Brief descriptive captions
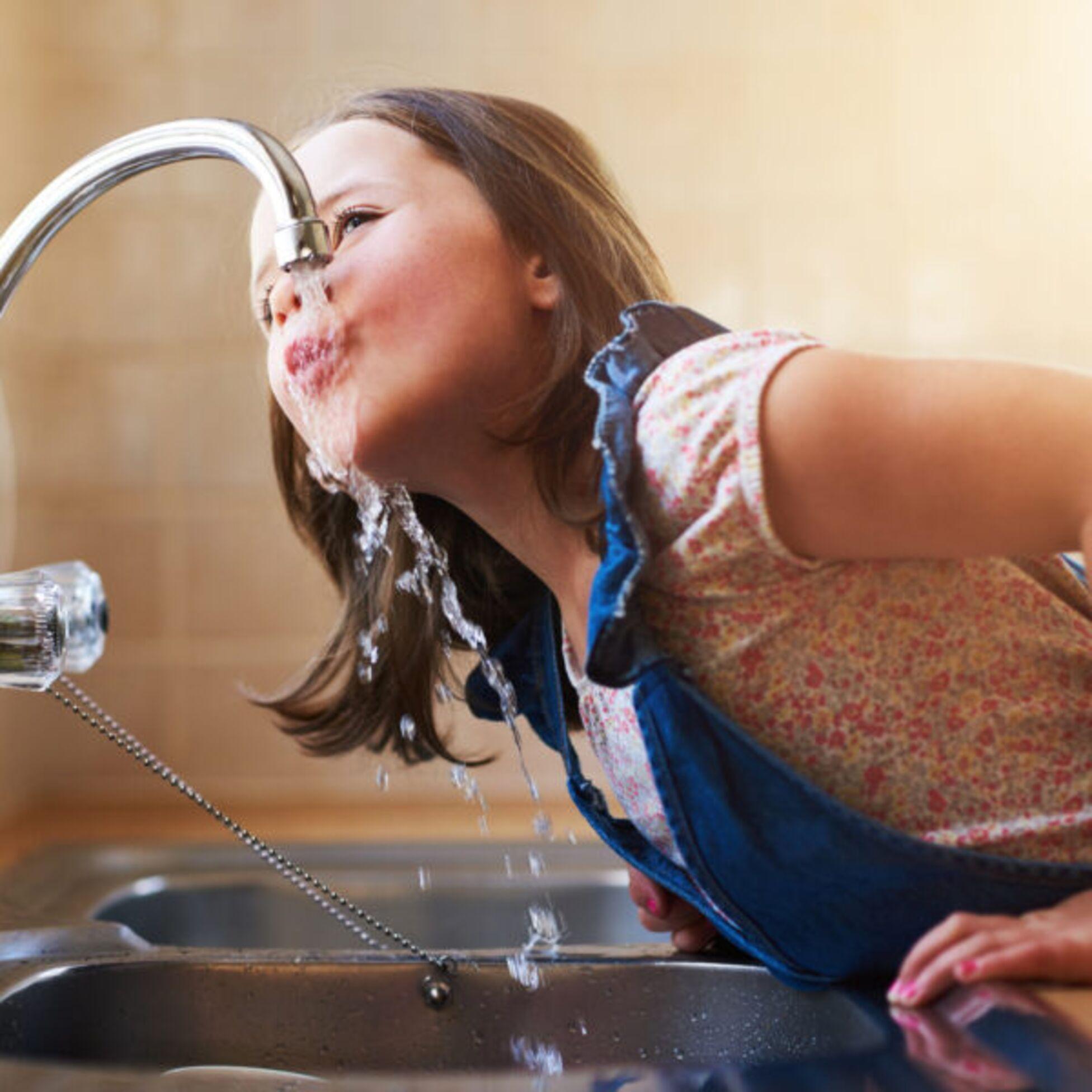 Mädchen trinkt Wasser aus der Leitung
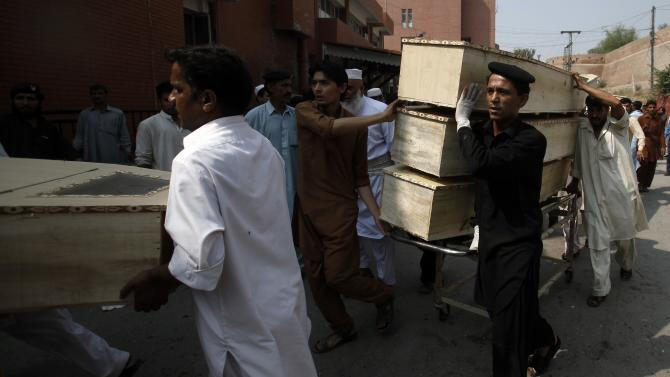 Hospital staff carry coffins after a bomb blast, at a hospital in Peshawar
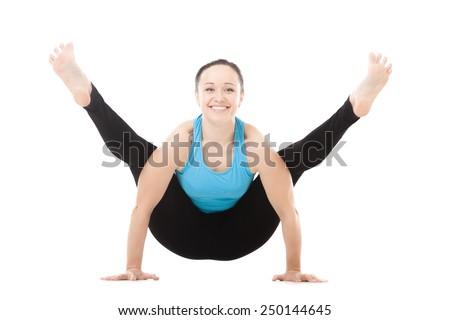 Smiling sporty yogi girl doing fitness exercises, yoga asana Tittibhasana, arm balance Firefly posture, Insect Pose, isolated on white background - stock photo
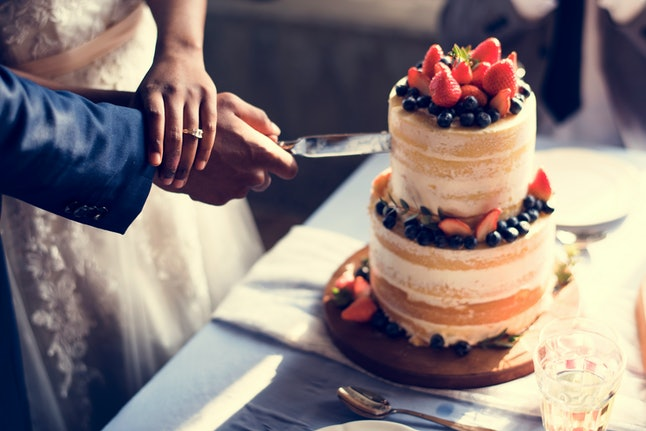 Couple Hands Cutting Wedding Cake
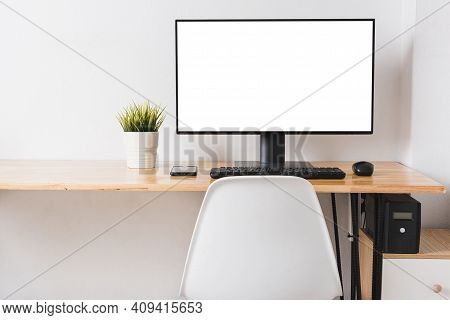 Computer Monitor With White Blank Screen On The Business Desk With Wireless Mouse, Keyboard At Home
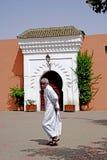 En arabisk man kör framme av en välvd dörr av den Marrakesh moskén Arkivbilder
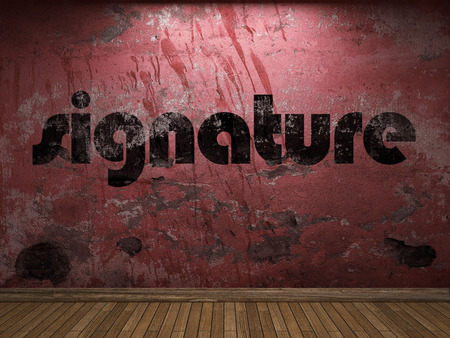 signature: signature word on red wall Stock Photo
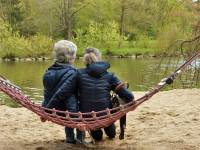 mom and her daughter sitting on a hamock looking at birds on a lake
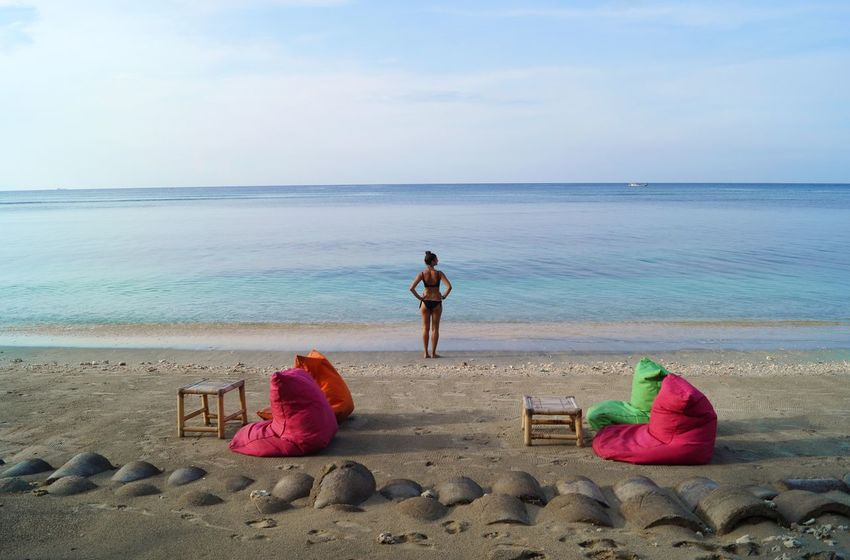 Bali Indonesia Beach Time Tropical Paradise Adult Beach Beauty In Nature Day Full Length Gili Air Gili Islands Horizon Horizon Over Sea Horizon Over Water Land Lifestyles Outdoors Real People Rear View Sand Scenics - Nature Sea Travel Vibes Water Women Women Sillouette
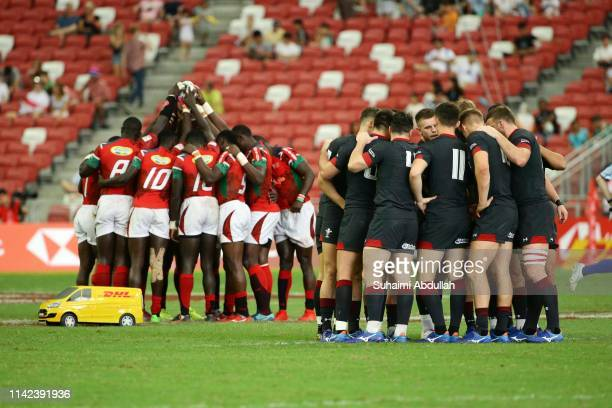 Players huddle prior to the Pool C match between Kenya and Wales on day one of the HSBC Rugby Sevens Singapore at the National Stadium on April 13...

▶ TASK INSTRUCTIONS: In your answer, print the entries above exactly, with the pictures left out.

▶ ANSWER TO THIS TASK:
 Mädchen trinkt Wasser aus der Leitung
 Hospital staff carry coffins after a bomb blast, at a hospital in Peshawar
 Smiling sporty yogi girl doing fitness exercises, yoga asana Tittibhasana, arm balance Firefly posture, Insect Pose, isolated on white background - stock photo
 Couple Hands Cutting Wedding Cake
 Computer Monitor With White Blank Screen On The Business Desk With Wireless Mouse, Keyboard At Home
 En arabisk man kör framme av en välvd dörr av den Marrakesh moskén Arkivbilder
 signature: signature word on red wall Stock Photo
 mom and her daughter sitting on a hamock looking at birds on a lake
 Bali Indonesia Beach Time Tropical Paradise Adult Beach Beauty In Nature Day Full Length Gili Air Gili Islands Horizon Horizon Over Sea Horizon Over Water Land Lifestyles Outdoors Real People Rear View Sand Scenics - Nature Sea Travel Vibes Water Women Women Sillouette
 Players huddle prior to the Pool C match between Kenya and Wales on day one of the HSBC Rugby Sevens Singapore at the National Stadium on April 13...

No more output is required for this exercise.